In addition, MooreThread and Wallan Technology, newly listed in the entity list in this round of sanctions, also have corresponding single-card GPU products, with some indicators close to NVIDIA.

To some extent, self-developed chips by cloud providers are a must. In addition to the impact of US sanctions, self-developed chips can weaken over-reliance on NVIDIA, enhance enterprise strategic autonomy, and enable leading competitors to expand computing power ahead of others.

A proof of this is that even companies not subject to sanctions, such as Google, OpenAI, and Apple, have all started their own chip development plans.

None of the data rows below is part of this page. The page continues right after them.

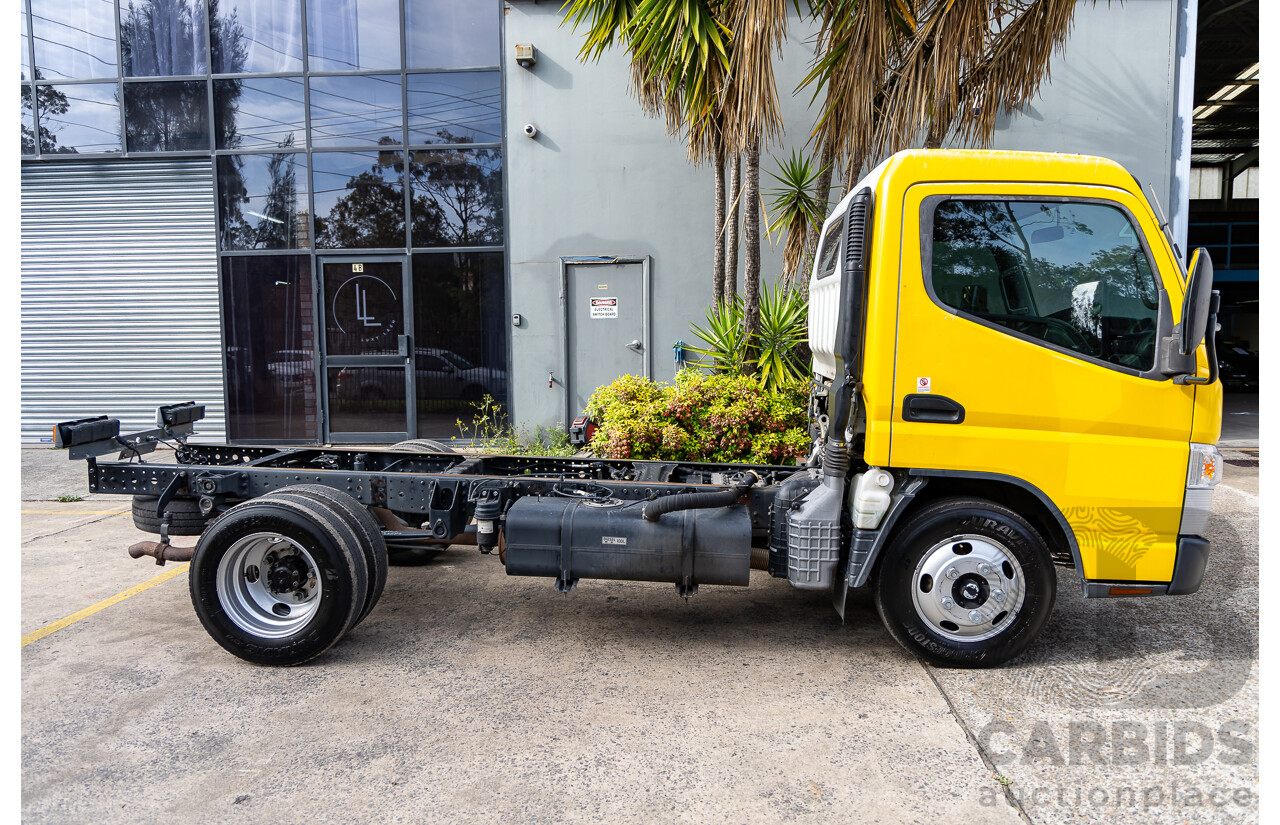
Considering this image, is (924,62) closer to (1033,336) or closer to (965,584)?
(1033,336)

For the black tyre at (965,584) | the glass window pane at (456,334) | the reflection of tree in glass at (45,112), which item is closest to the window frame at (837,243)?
the black tyre at (965,584)

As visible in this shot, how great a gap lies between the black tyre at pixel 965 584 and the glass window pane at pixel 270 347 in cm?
898

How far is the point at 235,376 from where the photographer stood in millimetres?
10742

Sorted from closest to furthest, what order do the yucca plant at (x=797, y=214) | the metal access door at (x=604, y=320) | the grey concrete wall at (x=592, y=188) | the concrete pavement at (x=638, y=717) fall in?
1. the concrete pavement at (x=638, y=717)
2. the yucca plant at (x=797, y=214)
3. the grey concrete wall at (x=592, y=188)
4. the metal access door at (x=604, y=320)

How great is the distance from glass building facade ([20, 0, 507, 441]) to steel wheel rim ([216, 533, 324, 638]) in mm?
6241

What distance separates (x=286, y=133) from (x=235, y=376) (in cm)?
351

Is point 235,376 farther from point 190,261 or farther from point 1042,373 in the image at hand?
point 1042,373

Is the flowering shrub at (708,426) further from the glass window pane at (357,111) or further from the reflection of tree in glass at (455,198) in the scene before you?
the glass window pane at (357,111)

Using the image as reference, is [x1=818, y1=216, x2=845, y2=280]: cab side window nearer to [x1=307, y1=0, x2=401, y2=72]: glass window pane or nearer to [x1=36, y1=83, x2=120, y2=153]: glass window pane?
[x1=307, y1=0, x2=401, y2=72]: glass window pane

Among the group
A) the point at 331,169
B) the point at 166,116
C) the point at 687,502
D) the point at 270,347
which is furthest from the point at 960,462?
the point at 166,116

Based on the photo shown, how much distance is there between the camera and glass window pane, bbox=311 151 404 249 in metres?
10.2

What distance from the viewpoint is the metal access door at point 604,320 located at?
32.3 ft

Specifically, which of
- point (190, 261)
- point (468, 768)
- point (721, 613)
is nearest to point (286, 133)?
point (190, 261)

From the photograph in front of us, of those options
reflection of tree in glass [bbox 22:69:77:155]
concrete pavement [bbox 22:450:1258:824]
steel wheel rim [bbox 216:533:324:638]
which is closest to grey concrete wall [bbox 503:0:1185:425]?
concrete pavement [bbox 22:450:1258:824]
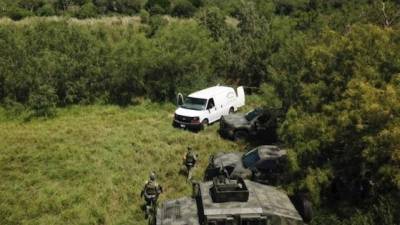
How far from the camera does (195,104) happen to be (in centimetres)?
2375

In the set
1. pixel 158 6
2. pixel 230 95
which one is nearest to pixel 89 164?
pixel 230 95

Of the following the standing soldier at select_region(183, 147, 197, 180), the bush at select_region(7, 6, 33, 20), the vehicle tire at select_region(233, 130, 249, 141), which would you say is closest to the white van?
the vehicle tire at select_region(233, 130, 249, 141)

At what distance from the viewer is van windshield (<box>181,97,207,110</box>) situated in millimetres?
23469

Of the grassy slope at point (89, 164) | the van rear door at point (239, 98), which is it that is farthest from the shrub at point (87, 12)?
the van rear door at point (239, 98)

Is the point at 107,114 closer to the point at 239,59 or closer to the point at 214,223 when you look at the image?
the point at 239,59

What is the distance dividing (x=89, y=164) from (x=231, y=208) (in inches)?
346

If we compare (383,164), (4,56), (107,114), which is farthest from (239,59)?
(383,164)

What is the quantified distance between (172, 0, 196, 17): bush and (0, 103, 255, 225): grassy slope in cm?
2579

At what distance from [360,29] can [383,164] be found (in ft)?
19.9

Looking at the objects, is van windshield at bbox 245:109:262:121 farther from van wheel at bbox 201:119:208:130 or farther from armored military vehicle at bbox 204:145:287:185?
armored military vehicle at bbox 204:145:287:185

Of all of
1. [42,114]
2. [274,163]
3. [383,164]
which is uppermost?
[383,164]

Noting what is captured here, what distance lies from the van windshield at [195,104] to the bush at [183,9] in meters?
26.9

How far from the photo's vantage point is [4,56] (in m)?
28.2

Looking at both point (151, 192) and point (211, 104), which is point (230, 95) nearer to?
point (211, 104)
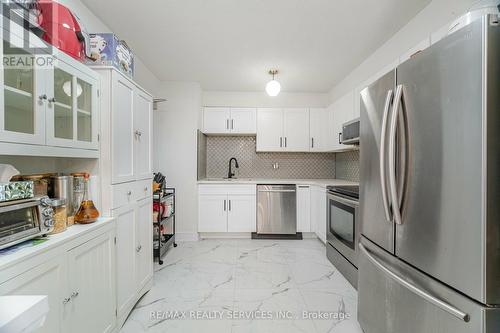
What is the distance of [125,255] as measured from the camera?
1.73 meters

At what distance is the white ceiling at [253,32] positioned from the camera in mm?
1882

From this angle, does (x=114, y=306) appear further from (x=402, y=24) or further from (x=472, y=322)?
(x=402, y=24)

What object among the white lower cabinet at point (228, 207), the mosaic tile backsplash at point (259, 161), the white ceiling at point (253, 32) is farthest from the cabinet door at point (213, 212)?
the white ceiling at point (253, 32)

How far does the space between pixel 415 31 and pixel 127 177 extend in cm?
269

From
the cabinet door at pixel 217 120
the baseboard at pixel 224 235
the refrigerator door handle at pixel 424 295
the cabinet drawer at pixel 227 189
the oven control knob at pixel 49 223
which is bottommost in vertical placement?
the baseboard at pixel 224 235

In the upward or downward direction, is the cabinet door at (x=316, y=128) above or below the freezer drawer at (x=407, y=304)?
above

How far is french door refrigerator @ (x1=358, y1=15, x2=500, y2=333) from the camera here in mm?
812

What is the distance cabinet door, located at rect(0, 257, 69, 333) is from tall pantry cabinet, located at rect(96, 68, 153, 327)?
493 mm

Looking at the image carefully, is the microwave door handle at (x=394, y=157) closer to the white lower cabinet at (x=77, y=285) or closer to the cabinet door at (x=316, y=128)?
the white lower cabinet at (x=77, y=285)

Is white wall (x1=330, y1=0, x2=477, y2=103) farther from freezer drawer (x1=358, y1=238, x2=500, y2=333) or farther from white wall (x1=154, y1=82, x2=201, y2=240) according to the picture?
white wall (x1=154, y1=82, x2=201, y2=240)

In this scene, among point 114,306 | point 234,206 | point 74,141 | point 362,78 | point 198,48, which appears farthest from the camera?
point 234,206

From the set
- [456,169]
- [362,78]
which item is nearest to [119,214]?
[456,169]

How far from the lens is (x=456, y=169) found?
0.91m

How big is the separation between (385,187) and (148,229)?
6.38ft
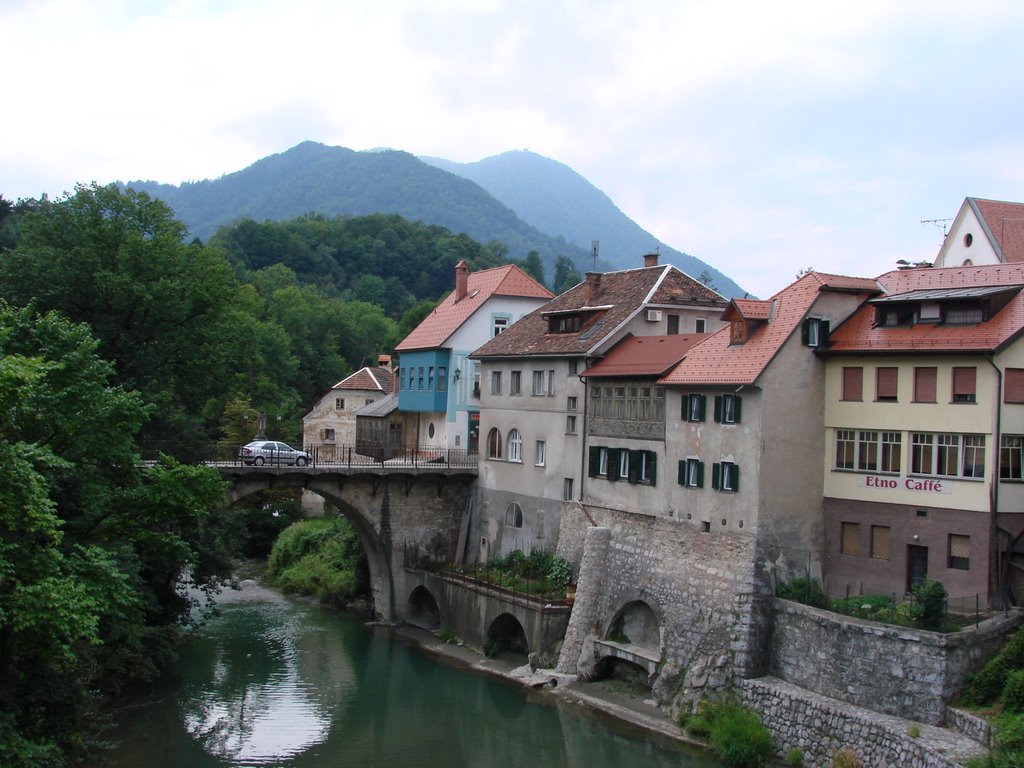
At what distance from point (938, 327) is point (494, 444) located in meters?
20.6

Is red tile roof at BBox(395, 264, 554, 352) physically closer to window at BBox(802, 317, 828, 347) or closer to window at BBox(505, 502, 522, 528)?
window at BBox(505, 502, 522, 528)

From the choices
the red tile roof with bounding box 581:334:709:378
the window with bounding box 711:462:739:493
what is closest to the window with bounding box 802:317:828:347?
the window with bounding box 711:462:739:493

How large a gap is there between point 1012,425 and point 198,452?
27.8m

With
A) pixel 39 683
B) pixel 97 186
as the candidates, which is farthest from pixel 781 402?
pixel 97 186

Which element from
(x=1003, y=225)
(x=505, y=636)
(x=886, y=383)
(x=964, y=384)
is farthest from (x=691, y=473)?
(x=1003, y=225)

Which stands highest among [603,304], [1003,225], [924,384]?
[1003,225]

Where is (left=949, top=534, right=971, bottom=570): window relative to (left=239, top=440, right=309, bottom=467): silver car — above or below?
below

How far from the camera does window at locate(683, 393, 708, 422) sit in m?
34.3

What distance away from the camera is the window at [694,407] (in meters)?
34.3

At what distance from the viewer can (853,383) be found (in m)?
32.0

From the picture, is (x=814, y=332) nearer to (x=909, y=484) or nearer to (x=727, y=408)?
(x=727, y=408)

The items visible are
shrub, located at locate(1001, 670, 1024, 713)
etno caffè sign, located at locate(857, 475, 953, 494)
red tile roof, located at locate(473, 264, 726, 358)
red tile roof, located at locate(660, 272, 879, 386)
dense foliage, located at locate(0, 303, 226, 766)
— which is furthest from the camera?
red tile roof, located at locate(473, 264, 726, 358)

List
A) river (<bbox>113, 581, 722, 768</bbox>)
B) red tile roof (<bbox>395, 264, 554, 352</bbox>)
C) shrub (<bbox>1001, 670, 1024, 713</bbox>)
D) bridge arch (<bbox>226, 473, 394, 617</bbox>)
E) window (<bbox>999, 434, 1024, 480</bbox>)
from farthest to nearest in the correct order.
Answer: red tile roof (<bbox>395, 264, 554, 352</bbox>) < bridge arch (<bbox>226, 473, 394, 617</bbox>) < river (<bbox>113, 581, 722, 768</bbox>) < window (<bbox>999, 434, 1024, 480</bbox>) < shrub (<bbox>1001, 670, 1024, 713</bbox>)

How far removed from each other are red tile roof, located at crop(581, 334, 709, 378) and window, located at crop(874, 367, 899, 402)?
6574 millimetres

The emergence of domestic chips has prompted some server manufacturers to adopt an open architecture to be compatible with domestically developed innovative chips, in order to no longer be dependent on a single supplier.

For example, Inspur, which currently has the highest market share in the domestic server market, has introduced an open computing architecture, which is said to have the characteristics of high computing power, high interconnection, and strong scalability.

Based on this, Inspur has released third-generation AI server products and implemented multiple AI computing products with more than 10 chip partners, and launched the AIStation platform, which can efficiently schedule more than 30 AI chips.

Objectively speaking, server manufacturers are a relatively weak link in the computing power industry chain. They need to purchase chips from international giants with a monopoly position like NVIDIA, and they lack bargaining power with both upstream and downstream players.

So, although NVIDIA's quarterly revenue reached a historic high of $13.51 billion, a year-on-year increase of 101%, and net profit surged by 843% to $6.188 billion, Inspur's net profit in the first half of this year is still in the red.

In order to ensure their survival in the trillion-dollar market, server manufacturers are making every effort to prove their value. Specifically, they are providing AI server cluster management and deployment solutions to ensure high availability, high performance, and high efficiency of servers.

At the same time, manufacturers are also competing to release industry reports, standards, and guidelines in the hope of gaining a dominant position.

With self-developed chips in one hand and an open ecosystem in the other, the domestic computing power industry chain is in an unprecedentedly complex situation, with both competition and cooperation.

In the long run, the decisive factor in the computing power breakthrough is still technology, which includes ecology, software, and hardware, and requires players upstream and downstream to make concerted efforts to overcome the current challenges.

But before truly achieving independent chip development, the more critical issue is how to make the most of every bit of computing power. In a sense, the answer to this question also hints at the profile of the players who will take the lead in the trillion-dollar market in the future.

03 Making Good Use of Computing Power is the Top Priority

Before answering how to make good use of computing power, we need to consider another question: how to use computing power in a way that can be considered as making good use of it?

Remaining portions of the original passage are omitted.